Wednesday, February 27, 2013

Implications of the Second Industrial Revolution


            Europe in the late nineteenth century experienced a remarkable boom of industrial, technological, and educational advancement as well as significant electoral progress.  These transformations primarily came about as a result of the Second Industrial Revolution and the important social changes which occurred in its wake.  The three decades proceeding the turn of the twentieth century, however, planted the seeds for a wave of cultural malaise, social tensions, and movement away from traditional liberal ideals.  These downsides primarily occurred due to the sudden and abrupt manner of the changes.
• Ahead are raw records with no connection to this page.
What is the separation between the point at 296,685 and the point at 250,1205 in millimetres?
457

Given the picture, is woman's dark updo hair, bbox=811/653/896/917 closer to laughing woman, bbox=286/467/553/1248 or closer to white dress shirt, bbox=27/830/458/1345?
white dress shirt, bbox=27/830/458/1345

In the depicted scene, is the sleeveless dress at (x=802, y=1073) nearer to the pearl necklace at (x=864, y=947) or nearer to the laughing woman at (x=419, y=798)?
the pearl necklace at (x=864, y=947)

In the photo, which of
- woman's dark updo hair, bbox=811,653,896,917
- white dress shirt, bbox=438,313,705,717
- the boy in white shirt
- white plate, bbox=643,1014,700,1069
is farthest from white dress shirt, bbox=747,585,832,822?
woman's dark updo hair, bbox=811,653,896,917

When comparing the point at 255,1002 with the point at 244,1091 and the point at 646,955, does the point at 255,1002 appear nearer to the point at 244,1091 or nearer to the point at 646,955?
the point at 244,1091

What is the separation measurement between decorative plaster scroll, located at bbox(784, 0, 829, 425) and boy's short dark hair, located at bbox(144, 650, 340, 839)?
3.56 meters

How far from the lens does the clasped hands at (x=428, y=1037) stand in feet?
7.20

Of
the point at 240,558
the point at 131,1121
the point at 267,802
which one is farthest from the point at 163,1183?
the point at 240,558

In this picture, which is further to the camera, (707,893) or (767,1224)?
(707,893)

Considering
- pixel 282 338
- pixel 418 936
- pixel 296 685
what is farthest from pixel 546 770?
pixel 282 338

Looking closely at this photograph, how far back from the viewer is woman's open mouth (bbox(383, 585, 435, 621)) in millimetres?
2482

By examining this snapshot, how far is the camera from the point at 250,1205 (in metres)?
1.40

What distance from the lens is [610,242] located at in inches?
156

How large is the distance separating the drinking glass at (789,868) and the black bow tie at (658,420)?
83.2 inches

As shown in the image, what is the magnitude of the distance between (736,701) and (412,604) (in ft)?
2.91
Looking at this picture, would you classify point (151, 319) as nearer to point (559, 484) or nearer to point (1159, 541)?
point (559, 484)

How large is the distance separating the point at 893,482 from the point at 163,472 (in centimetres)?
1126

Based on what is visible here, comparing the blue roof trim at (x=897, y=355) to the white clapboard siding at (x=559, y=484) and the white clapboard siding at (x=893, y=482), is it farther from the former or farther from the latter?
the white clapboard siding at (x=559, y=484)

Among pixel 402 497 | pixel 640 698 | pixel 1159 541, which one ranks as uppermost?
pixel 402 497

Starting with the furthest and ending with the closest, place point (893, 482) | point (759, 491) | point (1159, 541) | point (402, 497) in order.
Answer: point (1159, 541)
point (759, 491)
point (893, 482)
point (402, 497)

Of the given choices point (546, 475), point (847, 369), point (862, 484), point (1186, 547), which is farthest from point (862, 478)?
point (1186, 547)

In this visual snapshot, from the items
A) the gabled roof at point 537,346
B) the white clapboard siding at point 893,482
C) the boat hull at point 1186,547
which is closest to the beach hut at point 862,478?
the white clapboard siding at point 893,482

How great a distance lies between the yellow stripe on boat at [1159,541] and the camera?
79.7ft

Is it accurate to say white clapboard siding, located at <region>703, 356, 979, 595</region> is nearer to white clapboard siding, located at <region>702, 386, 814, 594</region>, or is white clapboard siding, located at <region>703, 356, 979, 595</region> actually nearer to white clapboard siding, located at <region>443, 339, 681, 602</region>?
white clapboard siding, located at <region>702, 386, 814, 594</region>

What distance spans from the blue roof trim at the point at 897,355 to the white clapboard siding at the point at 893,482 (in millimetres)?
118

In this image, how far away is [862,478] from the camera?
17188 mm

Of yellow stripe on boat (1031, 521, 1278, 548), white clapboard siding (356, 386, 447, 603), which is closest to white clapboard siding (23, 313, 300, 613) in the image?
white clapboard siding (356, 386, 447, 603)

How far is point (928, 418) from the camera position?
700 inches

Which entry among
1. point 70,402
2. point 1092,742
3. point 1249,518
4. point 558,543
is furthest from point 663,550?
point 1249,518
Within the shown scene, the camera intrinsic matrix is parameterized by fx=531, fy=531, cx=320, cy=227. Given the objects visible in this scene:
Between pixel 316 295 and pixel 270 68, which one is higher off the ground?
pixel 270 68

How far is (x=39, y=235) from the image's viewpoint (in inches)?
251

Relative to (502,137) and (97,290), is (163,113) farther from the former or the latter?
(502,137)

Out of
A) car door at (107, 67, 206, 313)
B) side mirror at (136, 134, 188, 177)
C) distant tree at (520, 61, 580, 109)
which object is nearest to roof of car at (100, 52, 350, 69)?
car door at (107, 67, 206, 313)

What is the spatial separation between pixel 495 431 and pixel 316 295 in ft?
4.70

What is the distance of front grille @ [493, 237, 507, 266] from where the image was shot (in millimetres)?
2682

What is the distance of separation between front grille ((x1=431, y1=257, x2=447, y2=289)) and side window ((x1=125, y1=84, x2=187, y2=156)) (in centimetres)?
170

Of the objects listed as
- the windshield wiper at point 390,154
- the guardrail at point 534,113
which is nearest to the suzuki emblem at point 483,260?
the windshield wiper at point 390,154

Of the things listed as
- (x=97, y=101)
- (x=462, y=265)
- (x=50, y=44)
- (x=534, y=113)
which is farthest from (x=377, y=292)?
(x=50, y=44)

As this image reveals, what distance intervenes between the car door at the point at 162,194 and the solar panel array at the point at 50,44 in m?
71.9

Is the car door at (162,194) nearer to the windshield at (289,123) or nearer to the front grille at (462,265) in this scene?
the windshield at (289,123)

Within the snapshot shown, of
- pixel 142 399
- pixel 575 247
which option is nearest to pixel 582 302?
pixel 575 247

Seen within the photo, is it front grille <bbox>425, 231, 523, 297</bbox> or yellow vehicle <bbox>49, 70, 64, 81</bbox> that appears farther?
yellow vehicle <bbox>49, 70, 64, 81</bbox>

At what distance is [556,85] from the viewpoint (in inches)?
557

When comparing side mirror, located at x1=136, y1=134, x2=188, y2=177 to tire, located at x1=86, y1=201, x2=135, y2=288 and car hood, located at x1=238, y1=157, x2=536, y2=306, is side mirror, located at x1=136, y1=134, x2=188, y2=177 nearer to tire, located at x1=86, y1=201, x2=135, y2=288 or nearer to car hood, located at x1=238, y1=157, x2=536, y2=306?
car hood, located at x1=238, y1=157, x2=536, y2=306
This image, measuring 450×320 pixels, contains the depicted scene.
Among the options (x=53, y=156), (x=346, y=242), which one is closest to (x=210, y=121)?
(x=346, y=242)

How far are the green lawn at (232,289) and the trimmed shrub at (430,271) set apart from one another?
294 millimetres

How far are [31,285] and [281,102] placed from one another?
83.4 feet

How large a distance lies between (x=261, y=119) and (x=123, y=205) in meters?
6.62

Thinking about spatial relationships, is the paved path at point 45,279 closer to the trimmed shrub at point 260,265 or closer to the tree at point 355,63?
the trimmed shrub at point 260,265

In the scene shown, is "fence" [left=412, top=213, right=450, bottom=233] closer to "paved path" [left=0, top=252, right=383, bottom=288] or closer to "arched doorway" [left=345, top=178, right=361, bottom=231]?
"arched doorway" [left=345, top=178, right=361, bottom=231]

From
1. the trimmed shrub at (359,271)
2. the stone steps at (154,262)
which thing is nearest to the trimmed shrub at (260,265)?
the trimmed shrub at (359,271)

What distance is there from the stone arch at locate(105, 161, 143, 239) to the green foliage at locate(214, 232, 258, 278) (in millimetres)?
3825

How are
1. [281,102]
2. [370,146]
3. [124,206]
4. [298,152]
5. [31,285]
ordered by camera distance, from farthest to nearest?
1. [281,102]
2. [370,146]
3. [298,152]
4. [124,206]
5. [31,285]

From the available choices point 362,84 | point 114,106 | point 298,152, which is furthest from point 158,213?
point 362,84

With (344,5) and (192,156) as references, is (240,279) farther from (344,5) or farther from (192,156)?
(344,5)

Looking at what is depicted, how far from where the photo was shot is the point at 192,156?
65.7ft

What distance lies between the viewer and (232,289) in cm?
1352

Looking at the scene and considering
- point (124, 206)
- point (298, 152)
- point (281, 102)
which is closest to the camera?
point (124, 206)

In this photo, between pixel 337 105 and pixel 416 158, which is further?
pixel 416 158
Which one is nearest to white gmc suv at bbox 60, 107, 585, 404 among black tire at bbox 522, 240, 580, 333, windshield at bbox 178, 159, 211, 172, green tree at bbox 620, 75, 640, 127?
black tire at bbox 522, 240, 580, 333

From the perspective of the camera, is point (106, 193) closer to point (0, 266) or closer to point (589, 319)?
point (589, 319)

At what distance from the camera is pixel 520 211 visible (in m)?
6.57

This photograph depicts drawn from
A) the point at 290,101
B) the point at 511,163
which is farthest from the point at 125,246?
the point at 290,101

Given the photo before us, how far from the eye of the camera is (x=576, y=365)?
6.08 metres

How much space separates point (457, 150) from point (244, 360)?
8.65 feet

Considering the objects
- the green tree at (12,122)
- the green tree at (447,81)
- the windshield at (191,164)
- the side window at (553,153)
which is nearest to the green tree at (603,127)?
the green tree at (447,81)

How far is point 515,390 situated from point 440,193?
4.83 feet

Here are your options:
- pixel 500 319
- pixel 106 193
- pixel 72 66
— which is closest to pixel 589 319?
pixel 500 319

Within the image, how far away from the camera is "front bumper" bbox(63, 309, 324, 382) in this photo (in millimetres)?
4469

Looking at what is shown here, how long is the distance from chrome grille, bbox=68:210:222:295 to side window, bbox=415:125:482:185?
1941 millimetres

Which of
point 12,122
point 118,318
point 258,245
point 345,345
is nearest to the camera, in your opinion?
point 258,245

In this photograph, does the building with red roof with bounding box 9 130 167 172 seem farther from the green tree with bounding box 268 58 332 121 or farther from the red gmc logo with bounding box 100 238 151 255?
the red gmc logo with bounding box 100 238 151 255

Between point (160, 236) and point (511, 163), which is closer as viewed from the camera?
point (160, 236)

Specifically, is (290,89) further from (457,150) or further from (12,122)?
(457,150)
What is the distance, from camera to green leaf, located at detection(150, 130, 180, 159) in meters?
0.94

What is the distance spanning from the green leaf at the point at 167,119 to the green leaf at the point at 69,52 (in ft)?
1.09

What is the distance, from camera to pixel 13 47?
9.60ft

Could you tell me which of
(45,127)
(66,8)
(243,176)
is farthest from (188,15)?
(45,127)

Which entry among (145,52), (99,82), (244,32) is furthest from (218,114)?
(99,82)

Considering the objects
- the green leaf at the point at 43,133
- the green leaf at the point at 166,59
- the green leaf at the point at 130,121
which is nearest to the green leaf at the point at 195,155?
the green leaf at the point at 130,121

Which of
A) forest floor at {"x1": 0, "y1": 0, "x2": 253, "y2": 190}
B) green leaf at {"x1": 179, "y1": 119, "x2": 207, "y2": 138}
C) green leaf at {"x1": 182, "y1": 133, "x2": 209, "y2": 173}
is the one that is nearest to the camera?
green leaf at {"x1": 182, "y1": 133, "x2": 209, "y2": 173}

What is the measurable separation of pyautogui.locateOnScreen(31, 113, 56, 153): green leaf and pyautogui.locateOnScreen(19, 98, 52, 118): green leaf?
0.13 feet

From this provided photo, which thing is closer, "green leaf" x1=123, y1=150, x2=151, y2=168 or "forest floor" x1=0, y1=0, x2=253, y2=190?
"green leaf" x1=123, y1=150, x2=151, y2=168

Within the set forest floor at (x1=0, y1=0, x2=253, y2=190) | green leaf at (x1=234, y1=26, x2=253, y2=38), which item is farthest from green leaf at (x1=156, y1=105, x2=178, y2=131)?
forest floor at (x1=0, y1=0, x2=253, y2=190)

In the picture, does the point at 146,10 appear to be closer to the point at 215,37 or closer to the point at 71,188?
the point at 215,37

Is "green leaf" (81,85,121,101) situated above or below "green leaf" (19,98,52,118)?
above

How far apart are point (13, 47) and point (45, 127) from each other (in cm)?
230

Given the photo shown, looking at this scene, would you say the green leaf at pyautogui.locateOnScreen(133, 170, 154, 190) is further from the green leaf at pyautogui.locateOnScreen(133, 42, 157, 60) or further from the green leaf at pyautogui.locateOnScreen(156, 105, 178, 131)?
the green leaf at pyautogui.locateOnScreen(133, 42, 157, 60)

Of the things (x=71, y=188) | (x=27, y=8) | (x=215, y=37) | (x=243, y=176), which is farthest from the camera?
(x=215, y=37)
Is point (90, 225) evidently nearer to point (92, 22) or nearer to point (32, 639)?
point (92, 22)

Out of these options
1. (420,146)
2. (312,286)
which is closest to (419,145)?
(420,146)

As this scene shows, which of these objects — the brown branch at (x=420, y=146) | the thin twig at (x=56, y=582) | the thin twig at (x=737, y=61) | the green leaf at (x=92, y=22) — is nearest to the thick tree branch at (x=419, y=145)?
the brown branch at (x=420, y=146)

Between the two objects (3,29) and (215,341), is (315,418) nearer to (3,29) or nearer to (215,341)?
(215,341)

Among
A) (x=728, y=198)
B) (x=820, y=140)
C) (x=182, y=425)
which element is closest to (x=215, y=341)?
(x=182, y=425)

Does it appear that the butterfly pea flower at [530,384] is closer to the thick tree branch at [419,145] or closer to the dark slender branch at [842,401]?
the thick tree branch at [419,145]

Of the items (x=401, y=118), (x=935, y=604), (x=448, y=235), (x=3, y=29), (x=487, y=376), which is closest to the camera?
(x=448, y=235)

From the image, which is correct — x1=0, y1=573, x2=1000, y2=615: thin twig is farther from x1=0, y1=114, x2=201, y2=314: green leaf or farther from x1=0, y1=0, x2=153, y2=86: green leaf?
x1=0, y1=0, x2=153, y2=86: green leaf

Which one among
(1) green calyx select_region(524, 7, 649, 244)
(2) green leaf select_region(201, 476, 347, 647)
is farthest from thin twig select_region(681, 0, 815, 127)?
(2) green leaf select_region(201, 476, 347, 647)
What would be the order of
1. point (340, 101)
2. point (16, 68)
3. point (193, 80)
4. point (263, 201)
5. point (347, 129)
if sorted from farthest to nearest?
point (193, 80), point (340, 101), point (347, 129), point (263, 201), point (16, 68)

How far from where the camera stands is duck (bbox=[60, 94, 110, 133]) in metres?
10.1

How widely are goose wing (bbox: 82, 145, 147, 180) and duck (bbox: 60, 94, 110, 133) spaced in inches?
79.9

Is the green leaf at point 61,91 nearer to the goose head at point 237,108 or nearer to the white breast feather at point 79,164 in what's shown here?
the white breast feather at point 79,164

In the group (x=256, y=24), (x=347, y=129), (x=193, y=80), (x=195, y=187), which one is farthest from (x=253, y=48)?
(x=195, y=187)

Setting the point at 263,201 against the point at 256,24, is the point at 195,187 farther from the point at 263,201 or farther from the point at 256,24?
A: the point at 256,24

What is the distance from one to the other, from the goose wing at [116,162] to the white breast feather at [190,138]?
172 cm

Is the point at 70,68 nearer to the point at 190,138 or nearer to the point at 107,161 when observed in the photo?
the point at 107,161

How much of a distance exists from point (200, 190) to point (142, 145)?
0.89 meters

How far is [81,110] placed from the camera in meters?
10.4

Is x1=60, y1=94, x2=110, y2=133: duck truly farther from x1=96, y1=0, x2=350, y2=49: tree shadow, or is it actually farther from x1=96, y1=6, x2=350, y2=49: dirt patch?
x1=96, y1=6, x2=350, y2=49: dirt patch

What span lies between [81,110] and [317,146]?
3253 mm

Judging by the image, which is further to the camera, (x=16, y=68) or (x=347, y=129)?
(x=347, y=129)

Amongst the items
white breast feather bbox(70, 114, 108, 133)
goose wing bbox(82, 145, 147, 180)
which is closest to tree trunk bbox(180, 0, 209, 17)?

            The economic progress which began in the late nineteenth century was primarily associated with the still young capitalist model, wherein all members of society competed for economic benefits in a free and open market.  This model, however, had serious detrimental effects on some of the most vulnerable classes of society.  This age of capitalism led to the creation of large chain-stores which put independent small business owners, almost exclusively confined within the lower-middle class, out of work.  These individuals, who had owned their own businesses often for generations, were now forced to become wage labors for the very corporations which put them out of business.
            Technological innovations also created a victim class, this time in the present society.  Improved mechanization of agriculture and transportation of foodstuffs drastically cut down on the price of agricultural goods.  While this greatly benefited society as a whole, it punished the poor peasants who could no longer sell their crops for enough money to sustain themselves.  They were forced either to become workers for the newly emergent large corporate farms or head into the growing cities to seek employment in the industrial sector. 
            These two trends created an exceptionally unhappy lower class in European society.  Their livelihoods had been snatched away from them, destroying their way of life while the rest of society seemingly benefited profusely.  These downtrodden citizens rejected the popular liberal ideology of individual rights and liberties for the simple reason that they had more pressing matters to concern themselves with; namely, where their next meal would come from.  Liberal thought, it seemed, was best suited for the well-off in society who did not have to worry about such things.  The lower class rejected liberalism and sought to find economic security.
            One aspect of the late nineteenth century wave of change which did benefit this lower class was the extension of suffrage rights to nearly all men.  With the right to vote, the political voice of the downtrodden could now be heard.  These people who suffered at the hands of the Second Industrial Revolution sought to return to the past when, while their lives were not perfect, they were better off than in the present.  This notion, conservatism, soon attached itself to another growing ideology:  nationalism.
            Nationalism promised to grant the lower classes a new community since their ancestral ones (small towns, villages) were destroyed by the Second Industrial Revolution.  A largely imaginary notion, a nation consisted of all the people who shared common identity markers and traditions.  Nationalism and its growing base proved to be a significant threat to liberalism and its ideals.  Whereas liberalism appealed primarily to upper-class, well educated individuals, nationalism took advantage of growing literacy rates to diffuse information to the general populace, who began to distrust liberalism. 
            The extension of suffrage to nearly all men by the turn of the century created a new concept in electoral politics:  mass politics.  Whereas once those seeking office only had to appeal to a narrow population of well-educated citizens, they now had to appeal to the masses.  One of the main ways politicians did this was to tap into the nationalistic fervor sweeping the continent.  As they took advantage of nationalism, the rhetoric relating to foreign bodies began to grow toxic.  Nationalism offered not only a sense of community, but also a dense of superiority over other nations.  This inevitably began to incorporate new pseudo-scientific concepts such as Social Darwinism, which, once attached to nationalism, preached that nations are in a constant conflict with each other and only the strongest could survive.  As this theory planted deep roots in the psyche of citizens, politicians began to take advantage of it by blaming domestic problems on “outsiders,” who were almost always Jews, although occasionally Catholics were blamed in some Protestant countries. 
            While the second wave of the Industrial Revolution undoubtedly benefited the vast majority of European society, it also founded social and cultural tensions which would build during the early twentieth century before exploding across the continent in a series of conflicts which would forever change the face of Europe on the international stage.